The approach proposed by the authors, called Elastic replication , is devoid of these shortcomings, and has the following characteristics:
Strict consistency.
To withstand the fall nodes must have knot.
Reconfiguration without losing consistency.
There is no need for consensus protocols based on majority voting.
Summary plate:
8.1 Organization of replicas
On each shard the sequence of configurations is determined. for example, the new configuration does not contain any fallen cue
Each element of the configuration sequence consists of:
replicas - a set of replicas.
orderer - replica id with a special role (see below).
Each shard is represented by a set of replicas (by construction - ), so we do not divide into roles “shard” and “cue”.
Each replica stores the following data:
conf is the id of the configuration to which this replica belongs.
orderer - which replica is the orderer of this configuration.
mode - replica mode, one of the three: (all replicas from non- ), (all replicas from ), .

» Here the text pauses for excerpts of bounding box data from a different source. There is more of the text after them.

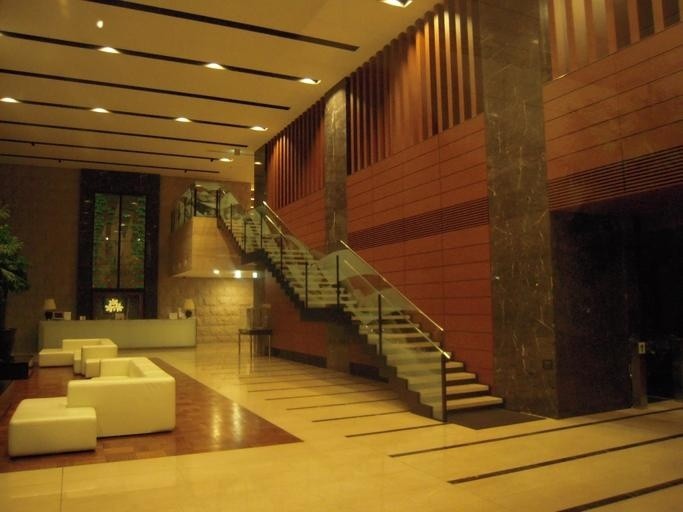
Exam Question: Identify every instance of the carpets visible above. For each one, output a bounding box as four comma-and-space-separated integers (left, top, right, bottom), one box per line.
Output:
0, 356, 304, 475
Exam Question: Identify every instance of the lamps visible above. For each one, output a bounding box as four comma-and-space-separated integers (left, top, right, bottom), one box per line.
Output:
183, 298, 195, 318
43, 298, 57, 320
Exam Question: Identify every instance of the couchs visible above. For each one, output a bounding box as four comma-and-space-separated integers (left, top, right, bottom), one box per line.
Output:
38, 338, 118, 376
8, 356, 176, 457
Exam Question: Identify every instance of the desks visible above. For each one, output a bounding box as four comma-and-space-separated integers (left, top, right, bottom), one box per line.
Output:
238, 328, 273, 362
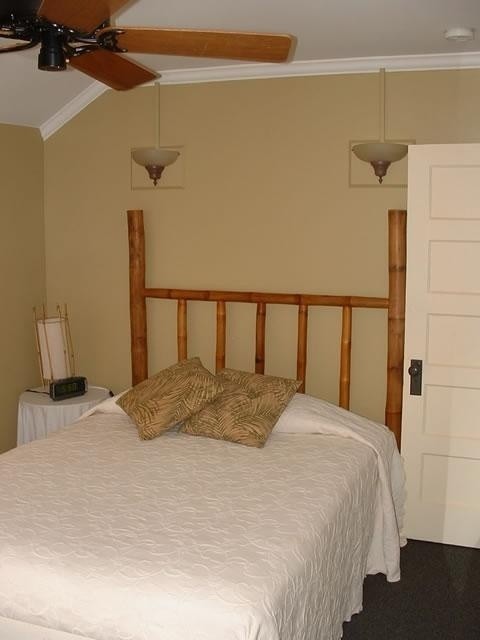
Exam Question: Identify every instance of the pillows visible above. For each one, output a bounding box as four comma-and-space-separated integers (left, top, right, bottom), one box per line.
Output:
114, 355, 306, 450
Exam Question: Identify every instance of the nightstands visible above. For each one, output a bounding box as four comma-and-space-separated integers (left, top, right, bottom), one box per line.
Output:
18, 384, 110, 445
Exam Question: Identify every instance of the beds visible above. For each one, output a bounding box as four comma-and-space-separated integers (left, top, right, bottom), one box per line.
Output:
0, 207, 409, 640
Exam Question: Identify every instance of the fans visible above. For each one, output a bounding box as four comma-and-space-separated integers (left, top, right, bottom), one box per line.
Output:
1, 0, 300, 94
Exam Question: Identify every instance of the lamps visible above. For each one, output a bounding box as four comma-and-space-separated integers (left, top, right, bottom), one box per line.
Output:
129, 81, 181, 188
31, 302, 76, 390
351, 66, 409, 186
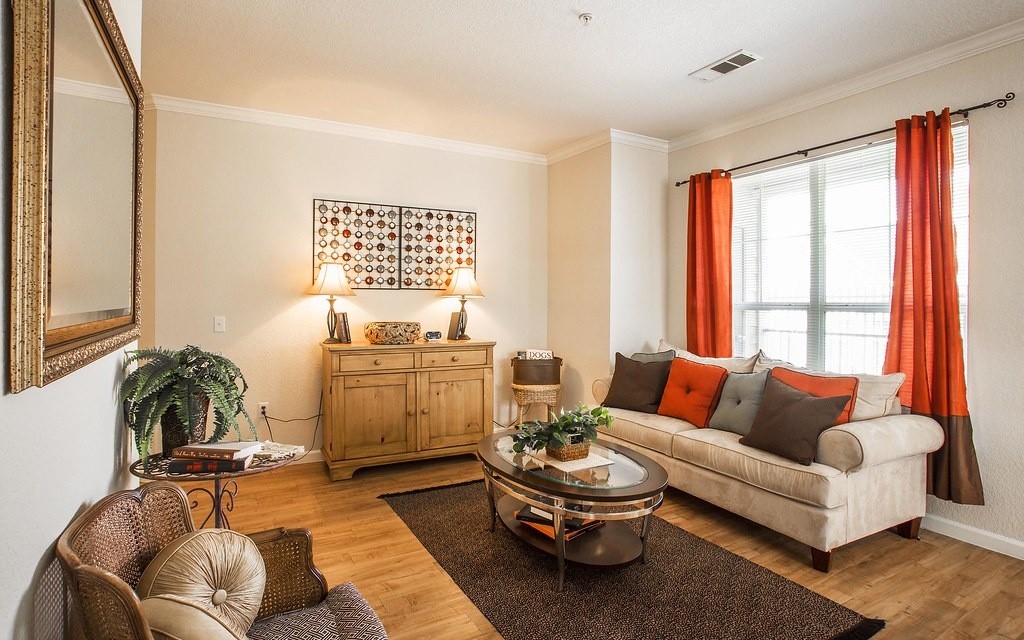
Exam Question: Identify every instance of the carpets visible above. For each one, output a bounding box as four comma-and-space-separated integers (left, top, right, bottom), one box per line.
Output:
377, 464, 887, 640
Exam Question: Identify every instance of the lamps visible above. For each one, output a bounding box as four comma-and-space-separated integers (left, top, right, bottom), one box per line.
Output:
308, 263, 360, 346
441, 266, 485, 340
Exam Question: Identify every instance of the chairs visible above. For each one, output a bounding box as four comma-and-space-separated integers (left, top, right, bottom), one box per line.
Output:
54, 478, 388, 640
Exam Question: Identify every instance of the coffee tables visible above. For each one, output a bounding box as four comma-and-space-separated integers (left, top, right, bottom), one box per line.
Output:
477, 427, 668, 592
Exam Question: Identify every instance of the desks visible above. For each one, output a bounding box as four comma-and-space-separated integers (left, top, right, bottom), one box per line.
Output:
130, 452, 296, 531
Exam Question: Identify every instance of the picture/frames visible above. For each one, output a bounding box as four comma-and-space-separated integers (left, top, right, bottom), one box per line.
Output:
10, 0, 146, 393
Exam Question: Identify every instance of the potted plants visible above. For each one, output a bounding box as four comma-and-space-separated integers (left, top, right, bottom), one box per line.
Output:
121, 343, 260, 475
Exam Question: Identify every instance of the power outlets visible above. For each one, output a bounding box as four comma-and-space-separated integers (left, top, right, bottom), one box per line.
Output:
259, 402, 268, 417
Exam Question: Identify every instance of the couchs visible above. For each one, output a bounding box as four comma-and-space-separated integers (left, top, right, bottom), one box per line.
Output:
592, 377, 945, 571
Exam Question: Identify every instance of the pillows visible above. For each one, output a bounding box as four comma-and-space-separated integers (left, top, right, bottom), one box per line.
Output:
137, 527, 265, 640
600, 338, 905, 466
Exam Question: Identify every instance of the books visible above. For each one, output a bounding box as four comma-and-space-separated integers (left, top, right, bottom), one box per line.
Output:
171, 440, 262, 461
513, 494, 606, 541
167, 454, 254, 472
335, 312, 352, 344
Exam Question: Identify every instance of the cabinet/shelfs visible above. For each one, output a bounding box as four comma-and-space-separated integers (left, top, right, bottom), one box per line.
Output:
318, 340, 497, 482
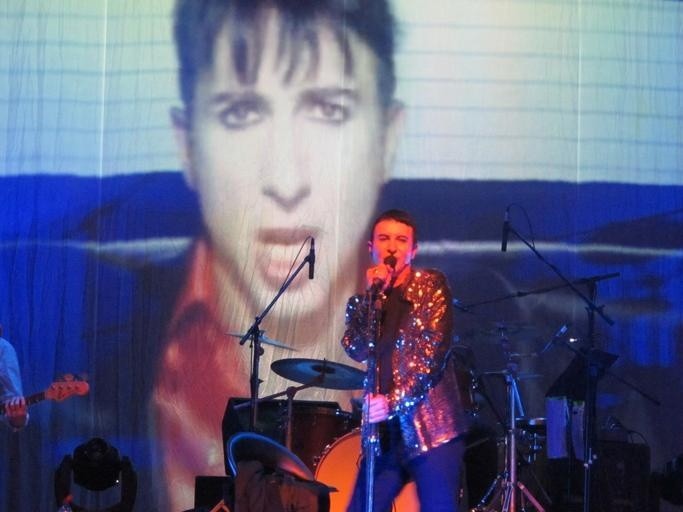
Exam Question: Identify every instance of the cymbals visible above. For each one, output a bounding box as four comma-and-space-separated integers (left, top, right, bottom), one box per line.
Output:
272, 358, 366, 390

history - the sequence of operations on the actual replica data (or just state).
stable - the maximum length of the history prefix that is fixed by this replica. It's obvious that .
The main task of the replica orderer is to send requests to the rest of the replicas and support the largest history prefix:
8.2 Organization of shards
Shards are combined into rings called elastic bands . Each shard belongs to only one ring. Predecessor of every shard performs a special role - it is a sequencer for it. The task of the sequencer is to issue its successor a new configuration in case of replica failures.
Two conditions are required:
Each elastic band has at least one shard and one working replica.
In each elastic band there is at least one shard, which has all the replicas - workers.
The second condition seems too strict, but it is equivalent to the “traditional” condition that the master process never falls.
8.3 Using Chain replication
As you might have guessed, the replicas are organized as a chain (basic approach) - the orderer will be the head, with some differences:
In case of failure in the CR node is thrown out of the chain (and replaced with a new one), in the ER a new chain is created.
Read requests in CR are processed by tail, in ER - they go through the whole chain in the same way as write requests.
8.5 Reconfiguration in case of failure
Replicas are monitored as replicas of their shard, and replicas of sequencer shard.
As soon as a failure is detected, a command is sent by the remarks about it.
Sequencer sends new configuration (without failed replica).
A new replica is created, which synchronizes its state with the elastic band.
After that, sequencer sends a new configuration with the added replica.